The British Science Association runs an annual Science Communication Conference which is always worth a visit both for the talks and the networking. Although I've missed a couple I've been to most of them.
This year it's on online public engagement, a topic I'm looking forward to. I've been doing 'science communication' for about 8 years now and while it's always embarrassingly foolish to pretend any degree of expertise in it (so much to learn, always) I'm a lot further along in that area than I am in public engagement.
Much of my science communication involves answering people's questions (on a one to one basis largely via email / telephone / letter) about diabetes that have a science component - this might mean explaining complex ideas or finding out what the evidence is for a particular treatment etc. It's reactive rather than proactive (sadly, we no longer have the capacity to have a full-scale answering service) and in a sense it's didactic (teaching others, explaining stuff, answering their questions) rather than engaging with them in a fuller sense. I do a bit of writing and number crunching too and have responsibility, with my colleagues, for sourcing the evidence for our care statements etc.
Other aspects of my work do involve public engagement but thus far it's been on a much smaller scale.
This is changing however as I'm also the Public Engagement Co-ordinator for the CHI+MED project (which I blog and tweet about as well). CHI+MED (Computer-Human Interaction in Medical Devices) is a large (six years, £5.7million) EPSRC-funded project on making interactive medical devices safer - at the moment we're looking at infusion pumps (eg those that deliver chemotherapy). It runs over four universities, three in London (UCL - where I'm based), Queen Mary and City University, and Swansea University. Obviously this is completely separate from my job at Diabetes UK but the two jobs work rather well together.
Public Engagement (and its evaluation) is a huge part of the project (not in a nebulous sense but specifically embedded in the grant application and plan of work) because in order to make devices safer we have to take account of the culture surrounding them and the people using them. Before a medical device is used it is first designed, tested, manufactured, promoted, compared with others and then purchased. After that staff are trained in its use and ultimately patients are given drugs with it. Safety doesn't occur in a vacuum - if we want to improve the safety of medical devices we need to take account of the different people and systems involved with and supporting the use of the device.

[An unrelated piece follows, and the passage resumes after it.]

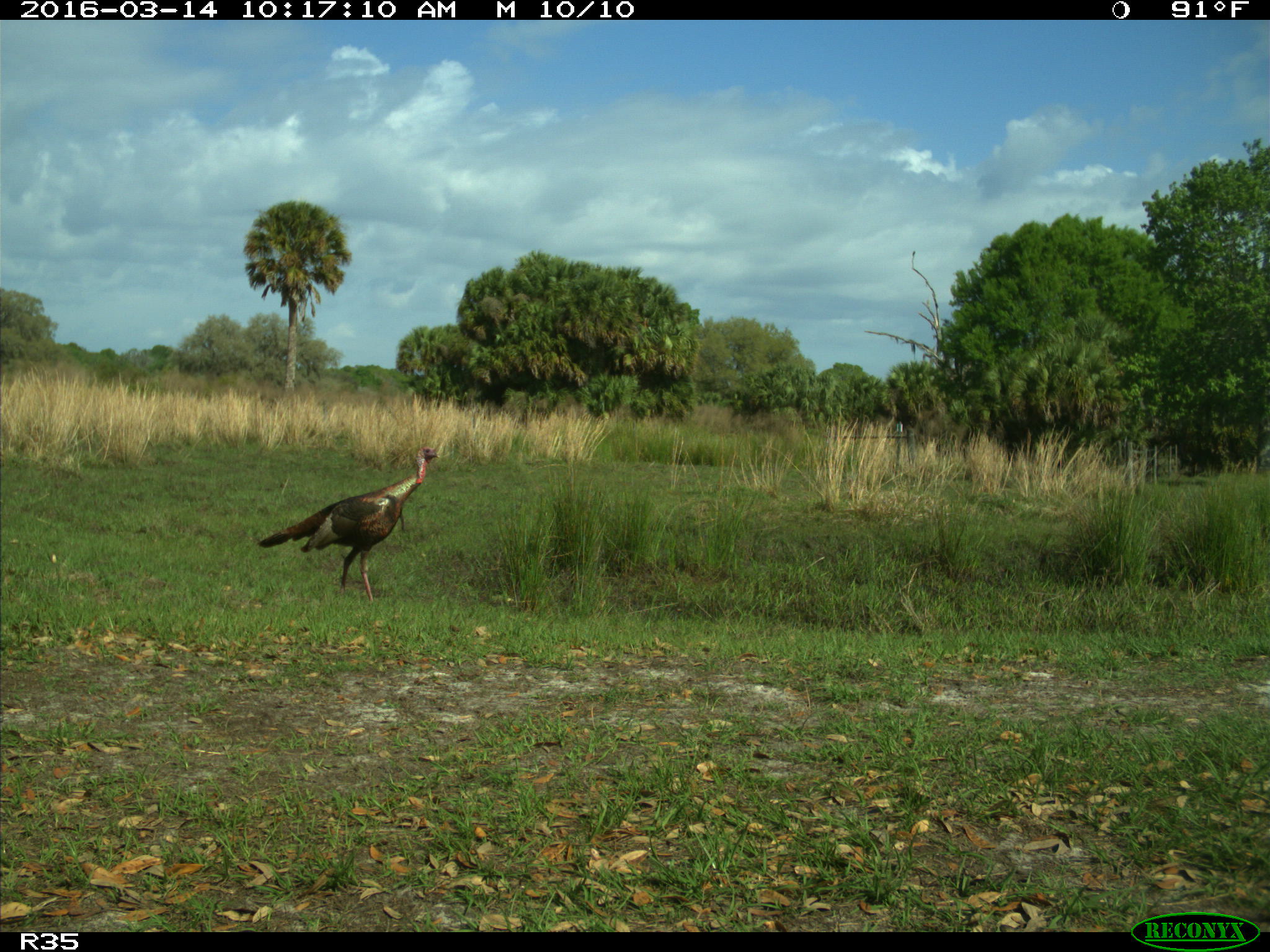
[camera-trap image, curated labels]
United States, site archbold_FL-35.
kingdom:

Our audiences include patients, carers, nurses, medical device trainers, medical device designers, regulatory bodies (who decide whether or not a device can be marketed), care commissioners (who purchase equipment for use in hospitals or at home) and other researchers in human-computer interaction and related fields. That's not just the UK either, we're working with companies, researchers and regulatory bodies etc around the world.
So, plenty of people to engage with and blogging and tweeting is only a small bit of that. We have other online tools at our disposal, but also we'll be doing real world stuff too. Not surprisingly I'm looking forward to hearing what other people are up to in terms of engaging diverse audiences and I'll be blogging some thoughts on some of the sessions that feature in this year's conference programme.